-- Page --
§ §

Perhaps the biggest hurdle of having a modular language is that we do not understand how unambiguously parse the combination of two or more syntaxes. We only know that composition of two CFGs results in another CFG, but with no guarantee of unambiguity, and other parsers such as PEG rely on ordered choice, where the computer can't decide which choice you really want.
What makes lisps great for composition of languages (or "EDSLs" in market speak), is that it bypasses the parsing problem by asking you to just write your language directly in terms of the syntax tree which a parser would generate - and perhaps use macros or other functions to simplify the use of that tree. Instead of a language being vocabulary+syntax, we create new vocabulary for what would be done through syntax in other languages - and we can thus refer to it unambiguously. Similar can be done in haskell too, through regular functions and quotation.

§ §

Image-based spatial reasoning data
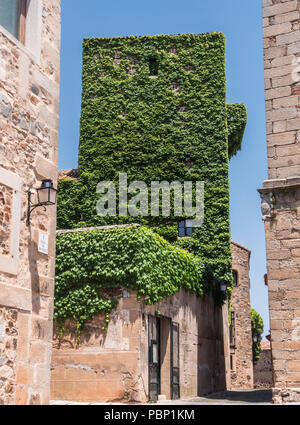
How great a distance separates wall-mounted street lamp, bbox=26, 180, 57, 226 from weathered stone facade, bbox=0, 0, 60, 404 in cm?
9

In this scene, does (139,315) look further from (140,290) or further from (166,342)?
(166,342)

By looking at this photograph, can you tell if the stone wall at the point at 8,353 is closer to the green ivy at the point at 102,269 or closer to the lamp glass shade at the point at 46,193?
the lamp glass shade at the point at 46,193

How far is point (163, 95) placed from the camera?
19.3 metres

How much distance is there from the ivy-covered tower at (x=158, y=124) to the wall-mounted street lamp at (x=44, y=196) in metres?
10.1

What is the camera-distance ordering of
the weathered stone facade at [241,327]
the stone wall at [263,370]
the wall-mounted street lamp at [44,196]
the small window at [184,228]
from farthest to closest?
the stone wall at [263,370] → the weathered stone facade at [241,327] → the small window at [184,228] → the wall-mounted street lamp at [44,196]

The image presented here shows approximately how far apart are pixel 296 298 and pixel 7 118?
6.33 m

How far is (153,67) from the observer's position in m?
19.8

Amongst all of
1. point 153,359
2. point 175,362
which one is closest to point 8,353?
point 153,359

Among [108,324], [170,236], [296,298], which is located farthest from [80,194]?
[296,298]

§ §

-- Prompt 1 --
Answer these questions from the passage on composing languages:
(a) According to the passage, what results from composing two CFGs?
(b) What does PEG rely on?
(c) Besides lisps, which language does the passage say can do something similar, and by what means?
-- Prompt 2 --
Summarize the passage on composing languages in two sentences.
-- Prompt 3 --
Continue the passage on composing languages from its final sentence.

-- Final result 1 --
(a) Another CFG, but with no guarantee that it is unambiguous.
(b) Ordered choice.
(c) Haskell, through regular functions and quotation.

-- Final result 2 --
A major obstacle to modular languages is that no one knows how to parse a combination of syntaxes unambiguously, since composing CFGs gives no guarantee of unambiguity and parsers such as PEG rely on ordered choice. Lisps avoid this by having you write a language directly as the syntax tree a parser would produce, turning what would be syntax into new vocabulary that can be referred to unambiguously, and Haskell can do something similar with regular functions and quotation.

-- Final result 3 --
The parse problem is only really a problem because we're stuck with this silly model of "sequential text files" to describe code, and we're required to limit our languages such that a parser can take one of these text files and make sense of it. When we break out of this model, and use intelligent editors, we can reach the point where syntaxes can be composed arbitrarily, because we can indicate where each new syntax begins and ends. Diekmann and Tratt have demonstrated how this can be done while still appearing much like traditional text editing, which they call Language Boxes.[1][2]
Language Boxes only provide the means to compose syntaxes, but handling the semantic composition of languages is left to the authors of the languages which are being composed. Haskell is perhaps a good choice of language for providing the kind of glue needed here, where we can decide where languages can be composed based on the types returned by their parsers.